**What is required**
Everything below from the line with "Photo taken at" through the line with "Суперкубок Германии 2014" must be retyped exactly, except the pictures.

**Data records**
--------------------

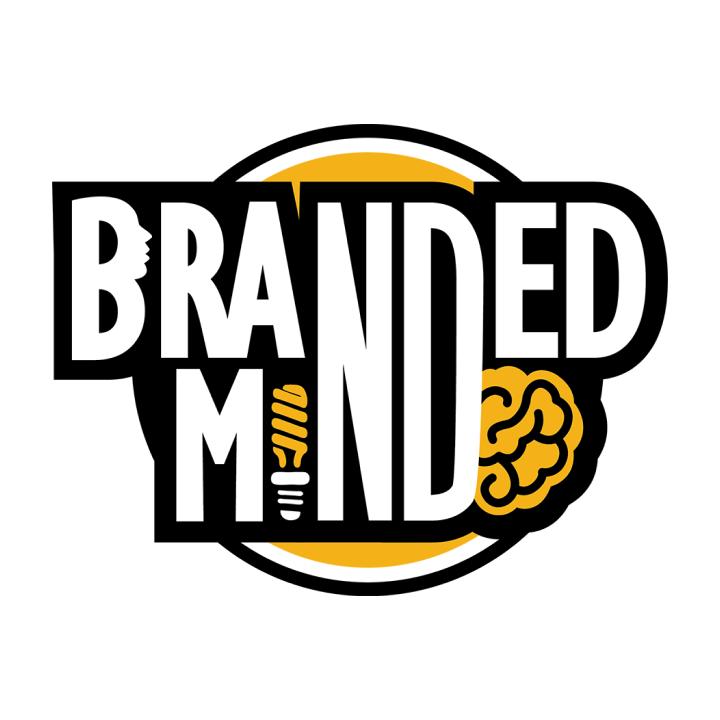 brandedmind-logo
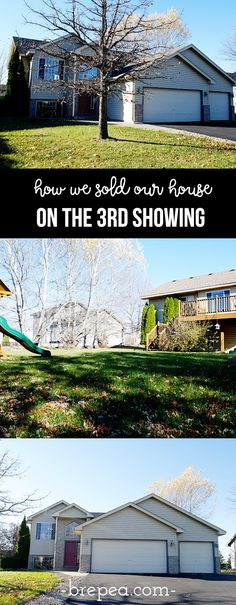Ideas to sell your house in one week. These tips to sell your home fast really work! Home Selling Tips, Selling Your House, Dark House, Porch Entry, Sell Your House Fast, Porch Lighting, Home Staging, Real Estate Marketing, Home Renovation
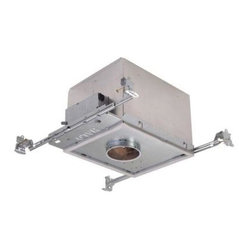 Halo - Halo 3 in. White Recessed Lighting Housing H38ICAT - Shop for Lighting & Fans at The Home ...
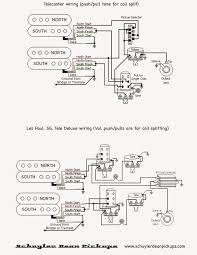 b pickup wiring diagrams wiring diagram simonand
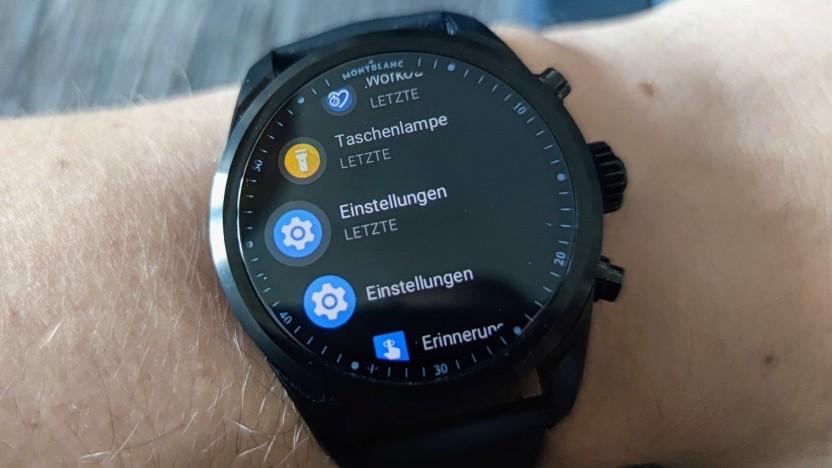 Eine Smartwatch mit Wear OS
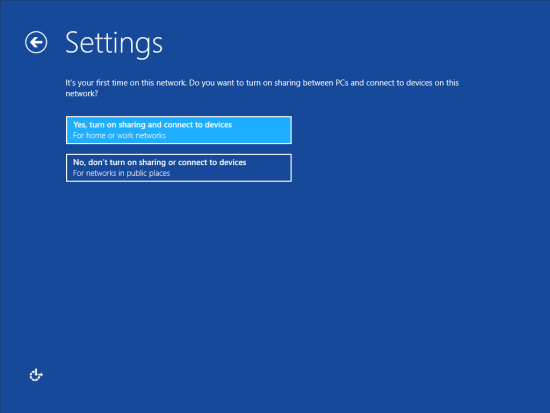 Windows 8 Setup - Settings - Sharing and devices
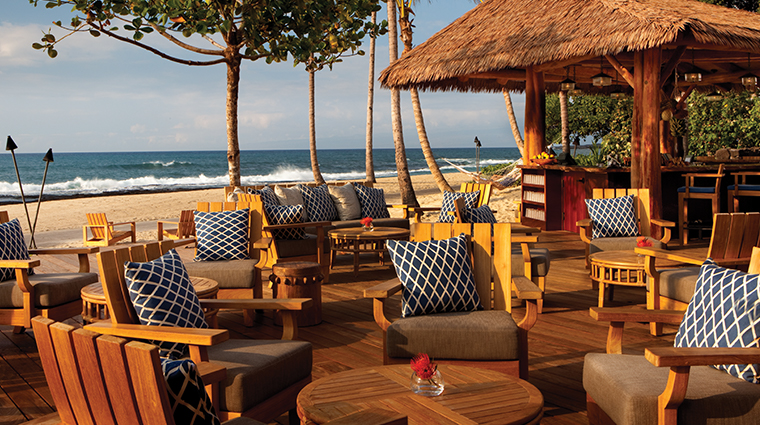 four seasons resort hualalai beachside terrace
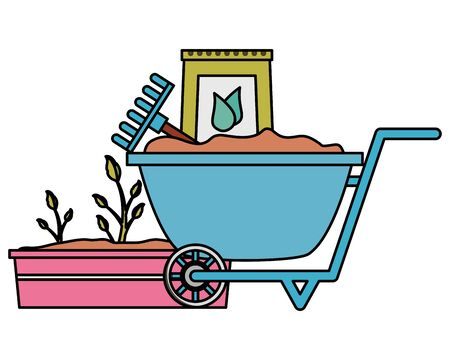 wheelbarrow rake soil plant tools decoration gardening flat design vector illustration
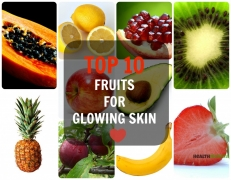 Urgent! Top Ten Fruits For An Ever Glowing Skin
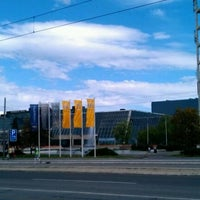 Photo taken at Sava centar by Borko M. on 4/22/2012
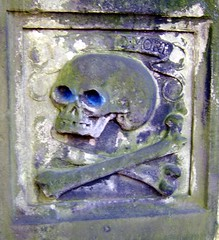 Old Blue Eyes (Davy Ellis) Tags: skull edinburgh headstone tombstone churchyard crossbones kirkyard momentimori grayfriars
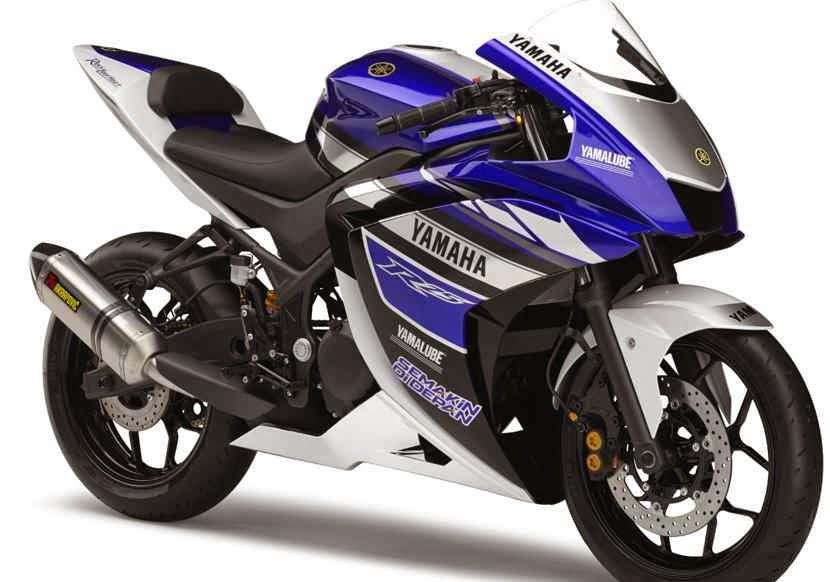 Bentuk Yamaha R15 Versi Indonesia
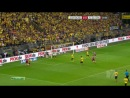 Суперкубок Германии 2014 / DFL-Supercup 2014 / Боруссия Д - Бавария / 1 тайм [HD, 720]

--------------------

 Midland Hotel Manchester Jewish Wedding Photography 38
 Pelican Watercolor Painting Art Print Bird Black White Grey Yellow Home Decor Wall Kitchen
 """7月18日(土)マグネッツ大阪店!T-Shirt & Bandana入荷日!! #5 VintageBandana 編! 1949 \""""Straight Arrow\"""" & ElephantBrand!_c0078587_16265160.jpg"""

--------------------

**Completed task**
 Photo taken at Sava centar by Borko M. on 4/22/2012
 Old Blue Eyes (Davy Ellis) Tags: skull edinburgh headstone tombstone churchyard crossbones kirkyard momentimori grayfriars
 Bentuk Yamaha R15 Versi Indonesia
 Суперкубок Германии 2014 / DFL-Supercup 2014 / Боруссия Д - Бавария / 1 тайм [HD, 720]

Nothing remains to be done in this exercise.